Garantir une infrastructure de niveau entreprise
Selon les analystes, Salesforce a coché deux cases importantes : d’abord, en s'assurant que la plateforme sous-jacente est sécurisée, flexible, évolutive et supportée, mais qu’elle est aussi améliorée avec une IA générative sophistiquée qui, il faut l’espérer, élaborera la meilleure plateforme pour les charges de travail des clients. « À mesure que les environnements cloud se développent, les entreprises se tournent de plus en plus vers l'IA pour gérer et sécuriser les applications et l'infrastructure. L’injection de l'IA dans les opérations cloud peut améliorer l'efficacité, identifier les problèmes de configuration et automatiser la remédiation », a déclaré Dave McCarthy, vice-président de la recherche pour les services d'infrastructure cloud et edge chez IDC. « Pour convaincre les DSI de passer au cloud, les fournisseurs de SaaS doivent s'appuyer sur une infrastructure de niveau entreprise avec des accords de niveau de service pour la protection des données et la résilience », a ajouté le consultant. « Même si les développeurs apprécient les logiciels open source soutenus par la communauté pour le prototypage, ces applications doivent être transférées vers des solutions soutenues par les fournisseurs quand elles sont en production ».

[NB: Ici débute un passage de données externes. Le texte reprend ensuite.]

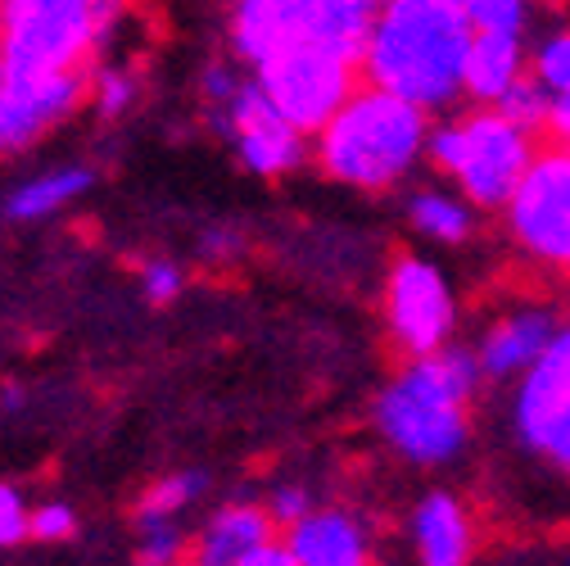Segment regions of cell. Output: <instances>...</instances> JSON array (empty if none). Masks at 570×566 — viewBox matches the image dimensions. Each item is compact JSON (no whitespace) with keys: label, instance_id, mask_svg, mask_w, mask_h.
<instances>
[{"label":"cell","instance_id":"cell-10","mask_svg":"<svg viewBox=\"0 0 570 566\" xmlns=\"http://www.w3.org/2000/svg\"><path fill=\"white\" fill-rule=\"evenodd\" d=\"M91 96V68H73V74H50V78H6V96H0V155L28 150L41 131L63 123L82 100Z\"/></svg>","mask_w":570,"mask_h":566},{"label":"cell","instance_id":"cell-7","mask_svg":"<svg viewBox=\"0 0 570 566\" xmlns=\"http://www.w3.org/2000/svg\"><path fill=\"white\" fill-rule=\"evenodd\" d=\"M503 223L530 263L570 276V146H543L534 155Z\"/></svg>","mask_w":570,"mask_h":566},{"label":"cell","instance_id":"cell-29","mask_svg":"<svg viewBox=\"0 0 570 566\" xmlns=\"http://www.w3.org/2000/svg\"><path fill=\"white\" fill-rule=\"evenodd\" d=\"M73 526H78V517H73L68 504H46V508L32 513V535L37 539H68Z\"/></svg>","mask_w":570,"mask_h":566},{"label":"cell","instance_id":"cell-25","mask_svg":"<svg viewBox=\"0 0 570 566\" xmlns=\"http://www.w3.org/2000/svg\"><path fill=\"white\" fill-rule=\"evenodd\" d=\"M32 535V513L23 508L14 485H0V548H10Z\"/></svg>","mask_w":570,"mask_h":566},{"label":"cell","instance_id":"cell-22","mask_svg":"<svg viewBox=\"0 0 570 566\" xmlns=\"http://www.w3.org/2000/svg\"><path fill=\"white\" fill-rule=\"evenodd\" d=\"M498 114H503L508 123H517L521 131H530V136H539V131H548V118H552V96L534 82V74L525 78V82H517L503 100L493 105Z\"/></svg>","mask_w":570,"mask_h":566},{"label":"cell","instance_id":"cell-1","mask_svg":"<svg viewBox=\"0 0 570 566\" xmlns=\"http://www.w3.org/2000/svg\"><path fill=\"white\" fill-rule=\"evenodd\" d=\"M471 41L466 0H390L376 14L363 78L421 114H440L462 96Z\"/></svg>","mask_w":570,"mask_h":566},{"label":"cell","instance_id":"cell-17","mask_svg":"<svg viewBox=\"0 0 570 566\" xmlns=\"http://www.w3.org/2000/svg\"><path fill=\"white\" fill-rule=\"evenodd\" d=\"M285 544L299 566H367V530L340 508L304 517L295 530H285Z\"/></svg>","mask_w":570,"mask_h":566},{"label":"cell","instance_id":"cell-24","mask_svg":"<svg viewBox=\"0 0 570 566\" xmlns=\"http://www.w3.org/2000/svg\"><path fill=\"white\" fill-rule=\"evenodd\" d=\"M186 553V539L173 521L164 526H146V535H140V553H136V566H177Z\"/></svg>","mask_w":570,"mask_h":566},{"label":"cell","instance_id":"cell-30","mask_svg":"<svg viewBox=\"0 0 570 566\" xmlns=\"http://www.w3.org/2000/svg\"><path fill=\"white\" fill-rule=\"evenodd\" d=\"M245 566H299V557L291 553V544H285V539H272L254 557H245Z\"/></svg>","mask_w":570,"mask_h":566},{"label":"cell","instance_id":"cell-2","mask_svg":"<svg viewBox=\"0 0 570 566\" xmlns=\"http://www.w3.org/2000/svg\"><path fill=\"white\" fill-rule=\"evenodd\" d=\"M480 381V359L466 344L412 359L376 399V431L399 458L416 467L453 462L471 436V399Z\"/></svg>","mask_w":570,"mask_h":566},{"label":"cell","instance_id":"cell-11","mask_svg":"<svg viewBox=\"0 0 570 566\" xmlns=\"http://www.w3.org/2000/svg\"><path fill=\"white\" fill-rule=\"evenodd\" d=\"M227 127L236 131V146L249 173L258 177H281L304 164V131H295L276 114L267 91L254 82H240V91L227 105Z\"/></svg>","mask_w":570,"mask_h":566},{"label":"cell","instance_id":"cell-3","mask_svg":"<svg viewBox=\"0 0 570 566\" xmlns=\"http://www.w3.org/2000/svg\"><path fill=\"white\" fill-rule=\"evenodd\" d=\"M431 114L390 91L358 87V96L317 136V164L331 182L353 191H390L416 168L431 146Z\"/></svg>","mask_w":570,"mask_h":566},{"label":"cell","instance_id":"cell-18","mask_svg":"<svg viewBox=\"0 0 570 566\" xmlns=\"http://www.w3.org/2000/svg\"><path fill=\"white\" fill-rule=\"evenodd\" d=\"M407 218L435 245H466L475 232V208L458 191H416L407 199Z\"/></svg>","mask_w":570,"mask_h":566},{"label":"cell","instance_id":"cell-20","mask_svg":"<svg viewBox=\"0 0 570 566\" xmlns=\"http://www.w3.org/2000/svg\"><path fill=\"white\" fill-rule=\"evenodd\" d=\"M199 489H204V471H177V476L155 480L146 494H140V504H136L140 530H146V526H164V521H173V517L195 499Z\"/></svg>","mask_w":570,"mask_h":566},{"label":"cell","instance_id":"cell-6","mask_svg":"<svg viewBox=\"0 0 570 566\" xmlns=\"http://www.w3.org/2000/svg\"><path fill=\"white\" fill-rule=\"evenodd\" d=\"M363 68L331 55L317 41H299L258 68V87L276 105V114L304 136H322L331 118L358 96Z\"/></svg>","mask_w":570,"mask_h":566},{"label":"cell","instance_id":"cell-23","mask_svg":"<svg viewBox=\"0 0 570 566\" xmlns=\"http://www.w3.org/2000/svg\"><path fill=\"white\" fill-rule=\"evenodd\" d=\"M466 19L475 32H498V37H525L530 6L521 0H466Z\"/></svg>","mask_w":570,"mask_h":566},{"label":"cell","instance_id":"cell-13","mask_svg":"<svg viewBox=\"0 0 570 566\" xmlns=\"http://www.w3.org/2000/svg\"><path fill=\"white\" fill-rule=\"evenodd\" d=\"M299 41H313V0H245L232 10V46L254 68Z\"/></svg>","mask_w":570,"mask_h":566},{"label":"cell","instance_id":"cell-14","mask_svg":"<svg viewBox=\"0 0 570 566\" xmlns=\"http://www.w3.org/2000/svg\"><path fill=\"white\" fill-rule=\"evenodd\" d=\"M530 78V46L525 37H498V32H475L466 74H462V96L471 109H493L517 82Z\"/></svg>","mask_w":570,"mask_h":566},{"label":"cell","instance_id":"cell-31","mask_svg":"<svg viewBox=\"0 0 570 566\" xmlns=\"http://www.w3.org/2000/svg\"><path fill=\"white\" fill-rule=\"evenodd\" d=\"M548 136H552V146H570V96H557V100H552Z\"/></svg>","mask_w":570,"mask_h":566},{"label":"cell","instance_id":"cell-12","mask_svg":"<svg viewBox=\"0 0 570 566\" xmlns=\"http://www.w3.org/2000/svg\"><path fill=\"white\" fill-rule=\"evenodd\" d=\"M557 335H561V322L543 304H521V309L498 313L475 344L484 381H521L552 349Z\"/></svg>","mask_w":570,"mask_h":566},{"label":"cell","instance_id":"cell-19","mask_svg":"<svg viewBox=\"0 0 570 566\" xmlns=\"http://www.w3.org/2000/svg\"><path fill=\"white\" fill-rule=\"evenodd\" d=\"M87 186H91V173H87V168L46 173V177H37V182H23V186L6 199V218H14V223L46 218V214H55V208H63L68 199H78Z\"/></svg>","mask_w":570,"mask_h":566},{"label":"cell","instance_id":"cell-5","mask_svg":"<svg viewBox=\"0 0 570 566\" xmlns=\"http://www.w3.org/2000/svg\"><path fill=\"white\" fill-rule=\"evenodd\" d=\"M100 46L91 0H6L0 6V64L6 78H50L87 68Z\"/></svg>","mask_w":570,"mask_h":566},{"label":"cell","instance_id":"cell-27","mask_svg":"<svg viewBox=\"0 0 570 566\" xmlns=\"http://www.w3.org/2000/svg\"><path fill=\"white\" fill-rule=\"evenodd\" d=\"M140 281H146V300H150V304H173L177 291H181V272H177L173 263H164V258L146 263Z\"/></svg>","mask_w":570,"mask_h":566},{"label":"cell","instance_id":"cell-4","mask_svg":"<svg viewBox=\"0 0 570 566\" xmlns=\"http://www.w3.org/2000/svg\"><path fill=\"white\" fill-rule=\"evenodd\" d=\"M534 155V136L508 123L498 109H466L458 118H444L431 131V146H425V159L453 182V191L475 214H489V208L503 214L517 186L525 182Z\"/></svg>","mask_w":570,"mask_h":566},{"label":"cell","instance_id":"cell-28","mask_svg":"<svg viewBox=\"0 0 570 566\" xmlns=\"http://www.w3.org/2000/svg\"><path fill=\"white\" fill-rule=\"evenodd\" d=\"M131 96H136V82H131L127 74H100V82H96V105H100L105 118L122 114V109L131 105Z\"/></svg>","mask_w":570,"mask_h":566},{"label":"cell","instance_id":"cell-9","mask_svg":"<svg viewBox=\"0 0 570 566\" xmlns=\"http://www.w3.org/2000/svg\"><path fill=\"white\" fill-rule=\"evenodd\" d=\"M512 427L530 453L570 476V326H561L552 349L517 381Z\"/></svg>","mask_w":570,"mask_h":566},{"label":"cell","instance_id":"cell-21","mask_svg":"<svg viewBox=\"0 0 570 566\" xmlns=\"http://www.w3.org/2000/svg\"><path fill=\"white\" fill-rule=\"evenodd\" d=\"M530 74L552 100L570 96V23H557L530 46Z\"/></svg>","mask_w":570,"mask_h":566},{"label":"cell","instance_id":"cell-16","mask_svg":"<svg viewBox=\"0 0 570 566\" xmlns=\"http://www.w3.org/2000/svg\"><path fill=\"white\" fill-rule=\"evenodd\" d=\"M412 539H416V557L421 566H471L475 553V530L466 508L453 494L435 489L425 494L412 513Z\"/></svg>","mask_w":570,"mask_h":566},{"label":"cell","instance_id":"cell-8","mask_svg":"<svg viewBox=\"0 0 570 566\" xmlns=\"http://www.w3.org/2000/svg\"><path fill=\"white\" fill-rule=\"evenodd\" d=\"M385 326L399 353L412 359H431V353L453 344L458 326V300L449 276L416 254H399L385 276Z\"/></svg>","mask_w":570,"mask_h":566},{"label":"cell","instance_id":"cell-32","mask_svg":"<svg viewBox=\"0 0 570 566\" xmlns=\"http://www.w3.org/2000/svg\"><path fill=\"white\" fill-rule=\"evenodd\" d=\"M0 96H6V64H0Z\"/></svg>","mask_w":570,"mask_h":566},{"label":"cell","instance_id":"cell-26","mask_svg":"<svg viewBox=\"0 0 570 566\" xmlns=\"http://www.w3.org/2000/svg\"><path fill=\"white\" fill-rule=\"evenodd\" d=\"M267 513H272V521H276V526H285V530H295L304 517H313V508H308V494H304L299 485H281V489L272 494Z\"/></svg>","mask_w":570,"mask_h":566},{"label":"cell","instance_id":"cell-15","mask_svg":"<svg viewBox=\"0 0 570 566\" xmlns=\"http://www.w3.org/2000/svg\"><path fill=\"white\" fill-rule=\"evenodd\" d=\"M276 539V521L258 504H232L223 513H213L204 535L195 539L186 566H245L263 544Z\"/></svg>","mask_w":570,"mask_h":566}]
</instances>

Selon Tyson Lutz, la fusion des deux - la migration de centaines de milliers de serveurs vers un autre système d'exploitation avec l'IA - va changer radicalement la donne en termes d'Opex et sur les activités de Salesforce. « L'IA générative va nous aider, à nous ingénieurs et humains, d'avoir une vision compréhensible de ce qui se passe beaucoup plus rapidement », a-t-il expliqué. « Il y a là un énorme potentiel pour avoir une compréhension plus précise ainsi qu'un contrôle et une gestion plus serrés de l'infrastructure, ce qui n'a jamais été le cas auparavant ».